YATES MICHAEL J 4
4 · Clarus Corp · Filed Mar 11, 2026
Research Summary
AI-generated summary of this filing
Clarus (CLAR) CFO Michael Yates Converts 25,000 Restricted Shares
What Happened
Michael J. Yates, Chief Financial Officer of Clarus Corp (CLAR), had a restricted stock conversion/vesting event reported on March 11, 2026. The filing shows 25,000 shares acquired via exercise/conversion (code M) and 25,000 shares disposed at $0.00 on the same date. No cash proceeds are reported for the disposed shares.
Key Details
- Transaction date: 2026-03-11; Filing date/accession: 2026-03-11 (timely filed).
- Reported transactions: 25,000 shares acquired (exercise/conversion, price N/A) and 25,000 shares disposed at $0.00 (derivative).

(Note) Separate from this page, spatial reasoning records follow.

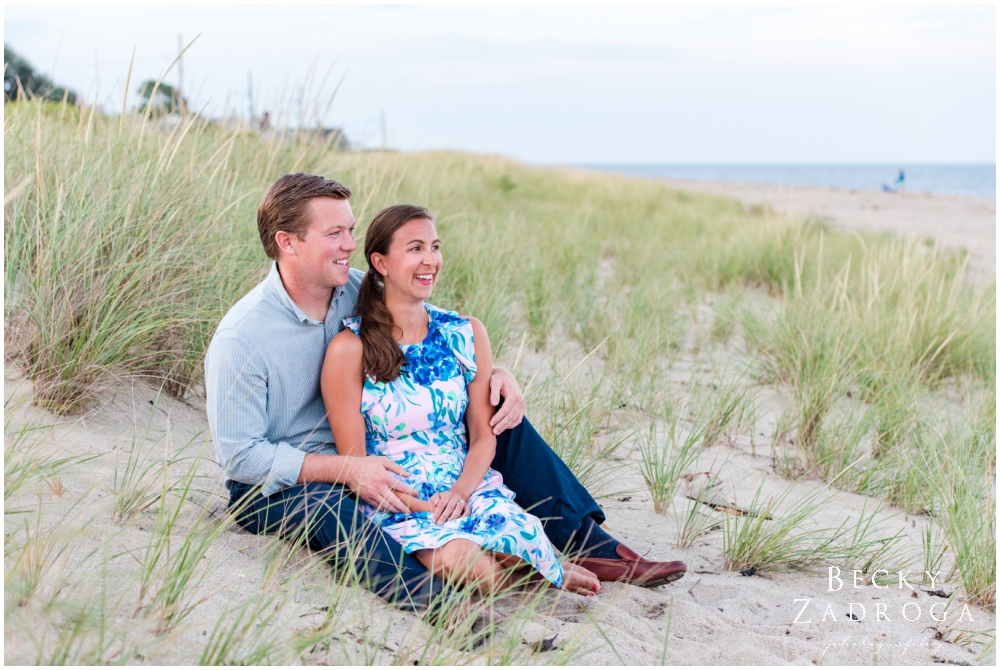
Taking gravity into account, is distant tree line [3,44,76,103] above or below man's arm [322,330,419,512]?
above

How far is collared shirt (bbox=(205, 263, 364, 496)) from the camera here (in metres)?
2.31

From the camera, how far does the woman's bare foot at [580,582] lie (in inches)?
93.4

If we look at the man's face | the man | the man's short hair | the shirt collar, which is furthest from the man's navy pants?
the man's short hair

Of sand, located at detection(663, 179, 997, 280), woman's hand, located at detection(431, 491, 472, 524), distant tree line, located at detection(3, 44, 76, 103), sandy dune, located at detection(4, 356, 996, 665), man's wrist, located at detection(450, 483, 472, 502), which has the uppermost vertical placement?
sand, located at detection(663, 179, 997, 280)

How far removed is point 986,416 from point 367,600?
126 inches

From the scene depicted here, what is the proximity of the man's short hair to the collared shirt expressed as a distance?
0.45 ft

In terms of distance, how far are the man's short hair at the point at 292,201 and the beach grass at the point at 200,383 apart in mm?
704

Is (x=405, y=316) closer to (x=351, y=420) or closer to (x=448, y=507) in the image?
(x=351, y=420)

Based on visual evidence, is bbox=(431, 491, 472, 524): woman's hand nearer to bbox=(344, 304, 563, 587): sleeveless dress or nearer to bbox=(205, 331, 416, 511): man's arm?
bbox=(344, 304, 563, 587): sleeveless dress

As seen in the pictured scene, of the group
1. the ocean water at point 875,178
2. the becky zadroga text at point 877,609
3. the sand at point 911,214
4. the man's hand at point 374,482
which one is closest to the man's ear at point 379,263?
the man's hand at point 374,482

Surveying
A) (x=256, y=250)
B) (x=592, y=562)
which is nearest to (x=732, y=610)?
(x=592, y=562)

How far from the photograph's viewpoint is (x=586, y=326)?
4957mm

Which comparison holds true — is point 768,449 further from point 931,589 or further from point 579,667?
point 579,667

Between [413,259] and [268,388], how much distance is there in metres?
0.56
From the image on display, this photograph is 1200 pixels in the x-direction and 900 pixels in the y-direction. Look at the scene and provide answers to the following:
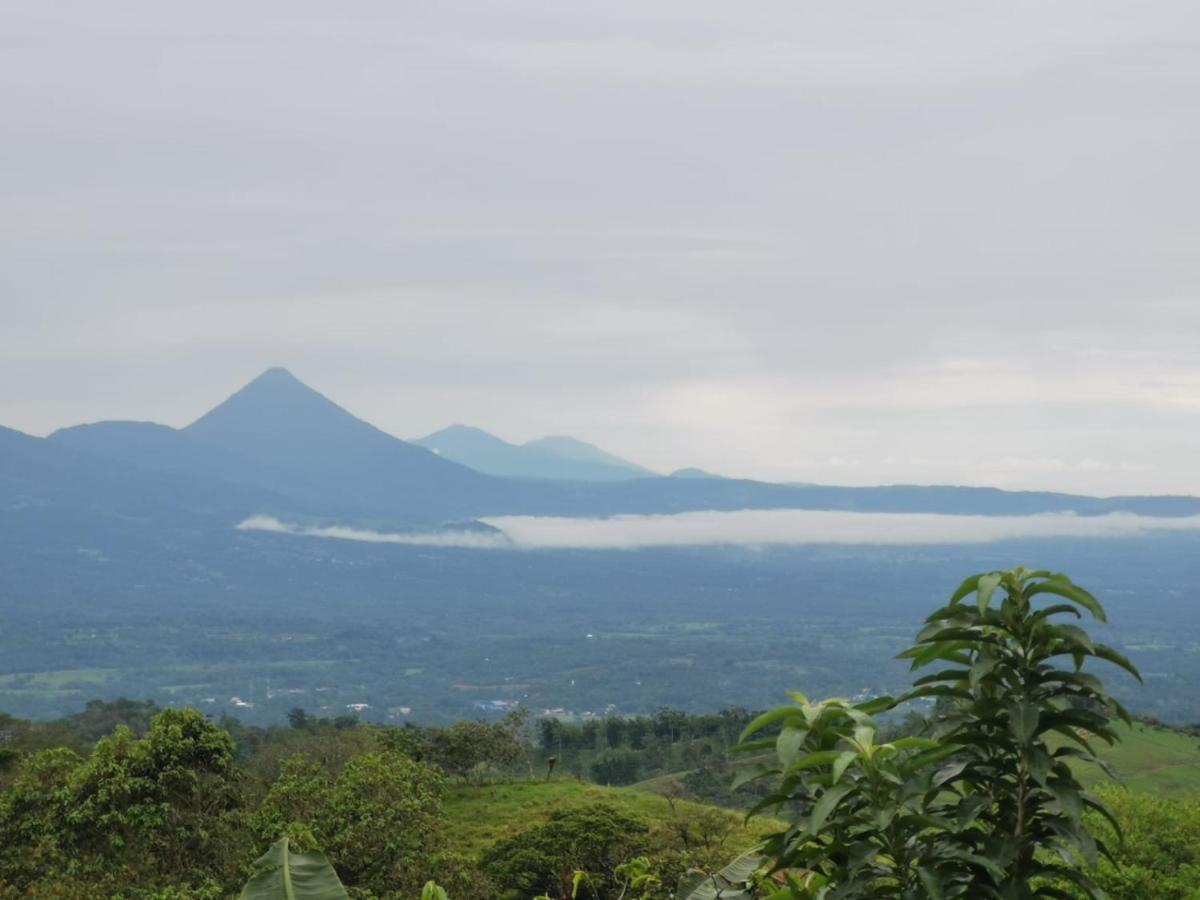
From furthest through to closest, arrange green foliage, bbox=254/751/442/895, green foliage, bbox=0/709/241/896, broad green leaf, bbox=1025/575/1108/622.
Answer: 1. green foliage, bbox=254/751/442/895
2. green foliage, bbox=0/709/241/896
3. broad green leaf, bbox=1025/575/1108/622

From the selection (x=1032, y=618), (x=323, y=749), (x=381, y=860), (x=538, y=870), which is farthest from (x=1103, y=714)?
(x=323, y=749)

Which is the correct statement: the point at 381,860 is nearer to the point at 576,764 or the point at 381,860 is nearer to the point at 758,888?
the point at 758,888

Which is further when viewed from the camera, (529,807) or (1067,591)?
(529,807)

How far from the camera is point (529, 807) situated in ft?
158

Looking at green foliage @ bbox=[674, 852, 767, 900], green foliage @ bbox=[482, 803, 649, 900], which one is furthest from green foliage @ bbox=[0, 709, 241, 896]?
green foliage @ bbox=[674, 852, 767, 900]

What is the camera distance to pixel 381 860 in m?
21.5

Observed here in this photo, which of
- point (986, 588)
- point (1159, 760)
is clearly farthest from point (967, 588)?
point (1159, 760)

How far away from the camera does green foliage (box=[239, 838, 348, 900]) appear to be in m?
4.15

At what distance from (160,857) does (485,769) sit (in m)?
37.9

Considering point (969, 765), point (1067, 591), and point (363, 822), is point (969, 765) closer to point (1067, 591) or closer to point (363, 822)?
point (1067, 591)

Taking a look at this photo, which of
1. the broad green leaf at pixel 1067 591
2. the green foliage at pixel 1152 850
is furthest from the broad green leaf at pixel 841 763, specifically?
the green foliage at pixel 1152 850

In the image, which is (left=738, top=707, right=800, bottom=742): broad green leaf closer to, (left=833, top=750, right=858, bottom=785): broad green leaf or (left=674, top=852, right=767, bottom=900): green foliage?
(left=833, top=750, right=858, bottom=785): broad green leaf

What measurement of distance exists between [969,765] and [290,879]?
2.34 metres

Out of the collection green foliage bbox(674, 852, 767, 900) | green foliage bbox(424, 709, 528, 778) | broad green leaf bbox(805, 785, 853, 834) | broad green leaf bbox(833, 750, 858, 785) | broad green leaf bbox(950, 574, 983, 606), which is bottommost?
green foliage bbox(424, 709, 528, 778)
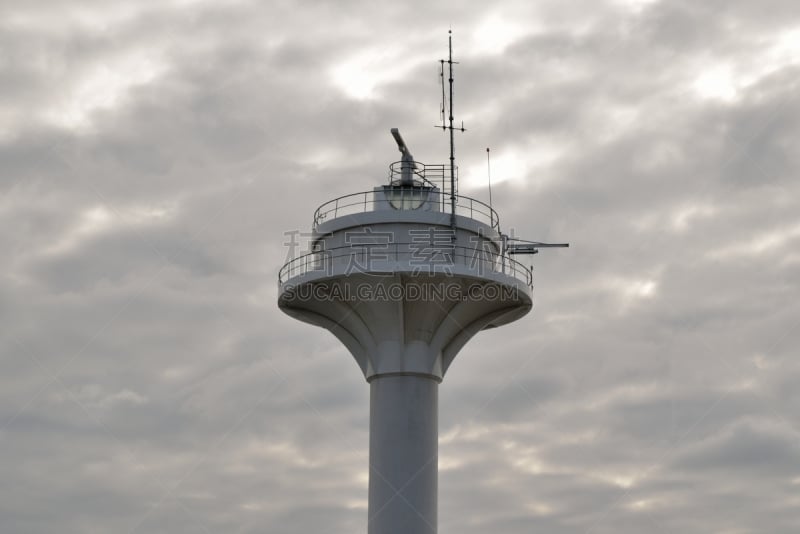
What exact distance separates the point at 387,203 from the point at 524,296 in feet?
16.2

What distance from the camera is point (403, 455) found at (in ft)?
103

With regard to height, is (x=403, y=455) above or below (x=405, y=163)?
below

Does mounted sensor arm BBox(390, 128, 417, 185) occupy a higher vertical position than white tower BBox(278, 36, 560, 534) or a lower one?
higher

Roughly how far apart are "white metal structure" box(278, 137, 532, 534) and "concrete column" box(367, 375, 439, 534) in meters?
0.03

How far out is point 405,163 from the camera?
3422cm

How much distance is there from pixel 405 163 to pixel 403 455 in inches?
357

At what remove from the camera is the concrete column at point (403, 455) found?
31.0 m

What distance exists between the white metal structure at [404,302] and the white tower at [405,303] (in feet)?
0.10

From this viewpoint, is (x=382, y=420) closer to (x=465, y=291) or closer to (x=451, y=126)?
(x=465, y=291)

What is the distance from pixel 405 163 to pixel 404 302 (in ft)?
16.3

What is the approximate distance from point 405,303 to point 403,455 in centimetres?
432

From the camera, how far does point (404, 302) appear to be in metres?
31.6

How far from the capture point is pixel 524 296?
108 feet

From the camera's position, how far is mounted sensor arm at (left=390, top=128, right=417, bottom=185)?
33.8 metres
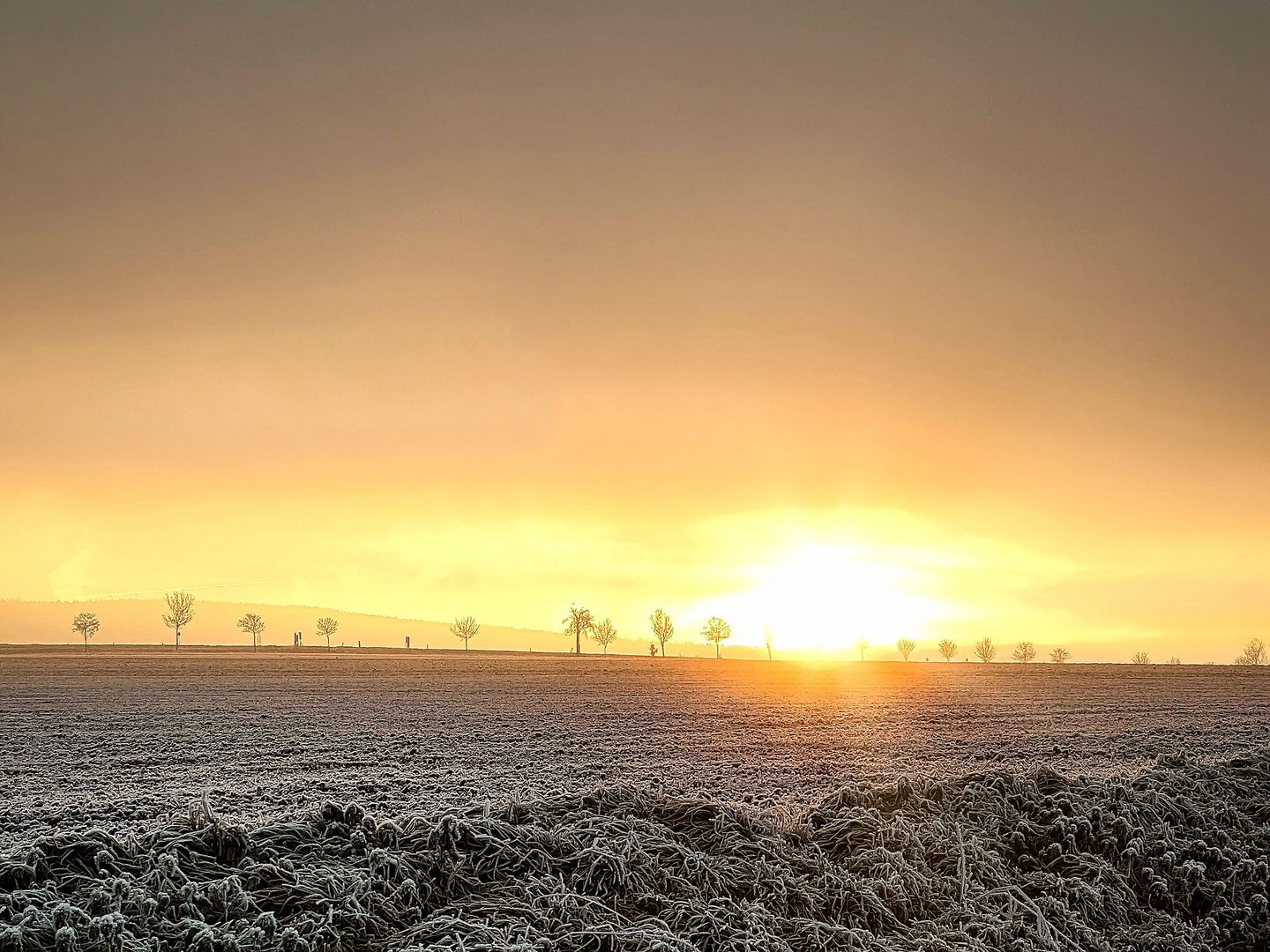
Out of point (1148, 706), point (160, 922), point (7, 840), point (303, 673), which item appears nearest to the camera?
point (160, 922)

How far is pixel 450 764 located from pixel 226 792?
4.44 meters

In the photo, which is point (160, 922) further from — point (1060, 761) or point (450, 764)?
point (1060, 761)

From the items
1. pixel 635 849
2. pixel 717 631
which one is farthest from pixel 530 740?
pixel 717 631

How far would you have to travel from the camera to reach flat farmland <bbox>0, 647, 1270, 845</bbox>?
12.2m

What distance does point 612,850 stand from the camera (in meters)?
8.24

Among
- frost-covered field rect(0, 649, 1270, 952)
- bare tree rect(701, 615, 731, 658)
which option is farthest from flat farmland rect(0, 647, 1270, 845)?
bare tree rect(701, 615, 731, 658)

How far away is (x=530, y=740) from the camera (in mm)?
19781

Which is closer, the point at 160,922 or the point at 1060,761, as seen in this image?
the point at 160,922

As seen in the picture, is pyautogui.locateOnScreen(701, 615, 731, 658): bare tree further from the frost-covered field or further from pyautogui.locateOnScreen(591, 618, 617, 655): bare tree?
the frost-covered field

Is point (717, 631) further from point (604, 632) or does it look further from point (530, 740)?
point (530, 740)

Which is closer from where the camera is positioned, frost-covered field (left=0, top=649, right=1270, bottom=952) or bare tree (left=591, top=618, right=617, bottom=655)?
frost-covered field (left=0, top=649, right=1270, bottom=952)

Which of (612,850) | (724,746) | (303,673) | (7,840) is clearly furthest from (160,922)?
(303,673)

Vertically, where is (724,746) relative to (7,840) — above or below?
below

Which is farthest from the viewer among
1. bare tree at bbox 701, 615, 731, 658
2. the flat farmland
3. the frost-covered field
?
bare tree at bbox 701, 615, 731, 658
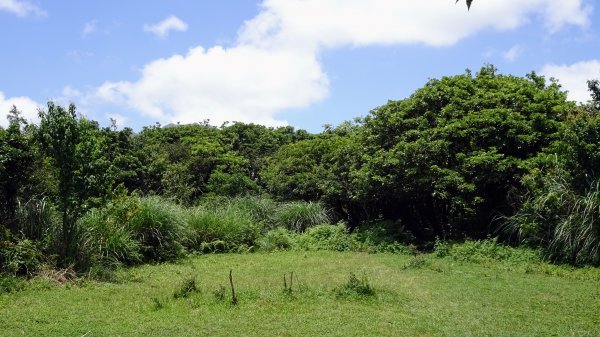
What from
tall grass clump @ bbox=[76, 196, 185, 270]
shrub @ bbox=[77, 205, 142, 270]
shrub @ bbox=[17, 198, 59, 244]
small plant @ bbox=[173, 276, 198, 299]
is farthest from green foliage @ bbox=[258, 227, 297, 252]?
small plant @ bbox=[173, 276, 198, 299]

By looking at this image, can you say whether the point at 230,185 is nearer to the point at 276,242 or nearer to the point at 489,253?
the point at 276,242

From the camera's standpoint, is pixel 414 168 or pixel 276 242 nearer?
pixel 414 168

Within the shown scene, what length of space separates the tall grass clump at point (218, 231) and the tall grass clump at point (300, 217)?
1.97 m

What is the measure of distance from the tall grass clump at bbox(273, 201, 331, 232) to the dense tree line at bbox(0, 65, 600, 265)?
0.99 meters

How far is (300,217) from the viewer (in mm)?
19484

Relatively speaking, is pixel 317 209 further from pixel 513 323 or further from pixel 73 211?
pixel 513 323

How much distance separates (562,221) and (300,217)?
29.8 ft

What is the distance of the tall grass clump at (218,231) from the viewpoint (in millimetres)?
16250

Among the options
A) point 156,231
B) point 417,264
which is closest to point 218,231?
point 156,231

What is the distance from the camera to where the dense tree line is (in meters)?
11.4

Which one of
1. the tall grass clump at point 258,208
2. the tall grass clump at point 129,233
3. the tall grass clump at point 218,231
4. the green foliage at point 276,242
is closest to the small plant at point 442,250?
the green foliage at point 276,242

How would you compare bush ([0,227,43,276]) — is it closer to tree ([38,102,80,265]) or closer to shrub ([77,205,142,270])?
tree ([38,102,80,265])

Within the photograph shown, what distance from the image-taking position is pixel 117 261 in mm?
12555

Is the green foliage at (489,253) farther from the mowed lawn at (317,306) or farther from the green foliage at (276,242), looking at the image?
the green foliage at (276,242)
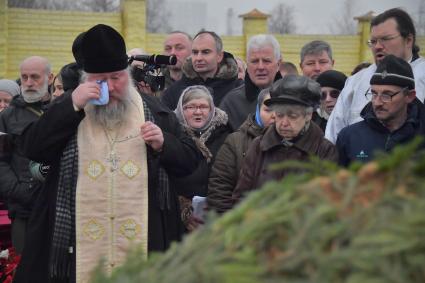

- Footnote F1: These shares are part of a 50,000 restricted stock award previously granted under the 2015 Stock Incentive Plan; the award vested in two tranches (March 11, 2025 and March 11, 2026).
- Shares owned after the transaction: not disclosed in the provided filing excerpt.
- Transaction code M denotes exercise or conversion of a derivative; the footnote clarifies this was restricted stock vesting/conversion.
Context
Disposition at $0.00 is consistent with shares being surrendered or withheld to satisfy tax or withholding obligations tied to the vesting of restricted stock rather than an open-market sale. This type of insider report typically documents routine settlement/withholding following vesting and does not necessarily indicate a market-driven buy or sell decision.
Insider Transaction Report
- Exercise/Conversion
Common Stock, par value $0.0001 per share ("Common Stock")
[F1]2026-03-11+25,000→ 65,000 total - Exercise/Conversion
Restricted Stock Award
[F1]2026-03-11−25,000→ 0 total→ Common Stock (50,000 underlying)
Footnotes (1)
- [F1]Comprised of a restricted stock award previously granted under the Issuer's 2015 Stock Incentive Plan consisting of 50,000 restricted shares of Common Stock all of which vested and become non-forfeitable on March 11, 2025 and March 11, 2026, respectively.